3. The medical image processing apparatus according to claim 1, wherein the input image is acquired by a medical image diagnostic apparatus scanning a subject,
wherein the processing circuitry adjusts the image quality of the input image by changing scanning conditions of the medical image diagnostic apparatus such that the image quality difference decreases.
4. The medical image processing apparatus according to claim 1, wherein the processing circuitry further adjusts the image quality of the image-quality-adjusted image in response to a user request.
5. The medical image processing apparatus according to claim 1, wherein training of the trained model includes:
a forward transformation process for transforming the training input image into the training target image;
a reverse transformation process for transforming the training target image into the training input image; and
an adjustment process for adjusting parameters of the machine learning model on the basis of a forward loss and a reverse loss.
6. The medical image processing apparatus according to claim 5, wherein the trained model is CycleGAN or a model derived from CycleGAN.
7. The medical image processing apparatus according to claim 1, wherein the processing circuitry controls features of the reference image on the basis of features of the input image when generating the reference image from the input image using the trained model.
8. The medical image processing apparatus according to claim 7, wherein the trained model is a diffusion model including a control net as a conditional mechanism,
wherein the diffusion model generates the reference image with controlled features according to the control net.
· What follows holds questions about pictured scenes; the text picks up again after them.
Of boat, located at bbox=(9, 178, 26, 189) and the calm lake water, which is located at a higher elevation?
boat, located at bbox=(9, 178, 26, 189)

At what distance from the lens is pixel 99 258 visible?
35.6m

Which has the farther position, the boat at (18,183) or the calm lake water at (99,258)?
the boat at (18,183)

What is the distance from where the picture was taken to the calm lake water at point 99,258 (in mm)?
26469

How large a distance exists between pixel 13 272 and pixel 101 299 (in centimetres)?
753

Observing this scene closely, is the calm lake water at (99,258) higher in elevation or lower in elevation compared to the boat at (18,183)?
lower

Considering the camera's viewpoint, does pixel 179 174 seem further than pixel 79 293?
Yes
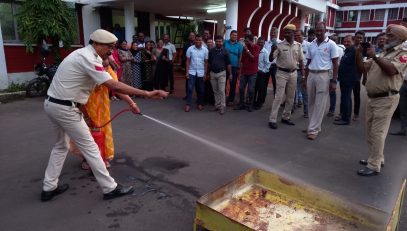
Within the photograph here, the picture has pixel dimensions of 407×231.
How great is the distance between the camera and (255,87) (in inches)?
322

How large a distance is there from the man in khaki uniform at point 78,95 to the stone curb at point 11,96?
21.9 feet

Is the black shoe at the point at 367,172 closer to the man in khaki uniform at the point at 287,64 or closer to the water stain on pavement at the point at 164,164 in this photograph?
the man in khaki uniform at the point at 287,64

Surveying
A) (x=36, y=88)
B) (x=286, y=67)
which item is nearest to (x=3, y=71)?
(x=36, y=88)

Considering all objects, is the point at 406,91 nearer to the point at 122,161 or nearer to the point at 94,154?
the point at 122,161

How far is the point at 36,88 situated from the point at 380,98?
29.9ft

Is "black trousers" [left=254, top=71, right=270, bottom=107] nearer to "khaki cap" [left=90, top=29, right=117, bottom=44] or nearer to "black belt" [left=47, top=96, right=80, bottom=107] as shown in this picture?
"khaki cap" [left=90, top=29, right=117, bottom=44]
9. A medical image processing method using a computer, comprising:
acquiring an input image to be processed;
generating a reference image from the input image using a trained model;
adjusting the image quality of the input image; and
comparing an image-quality-adjusted image, which is the input image with the adjusted image quality, with the reference image, and calculating an image quality difference, which is a difference between the image quality of the image-quality-adjusted image and the image quality of the reference image,
wherein the trained model is a machine learning model trained on the basis of a training dataset including a training input image, which is an input image for training, and a training target image, which is a target image for training and is not paired with the training input image,
the medical image processing method further comprising readjusting the image quality of the input image on the basis of the image quality difference.
10. A computer-readable non-transient storage medium storing a program for causing a computer to execute:
acquiring an input image to be processed;
generating a reference image from the input image using a trained model;
adjusting the image quality of the input image; and
comparing an image-quality-adjusted image, which is the input image with the adjusted image quality, with the reference image, and calculating an image quality difference, which is a difference between the image quality of the image-quality-adjusted image and the image quality of the reference image,
wherein the trained model is a machine learning model trained on the basis of a training dataset including a training input image, which is an input image for training, and a training target image, which is a target image for training and is not paired with the training input image,
the computer further executing readjusting the image quality of the input image on the basis of the image quality difference.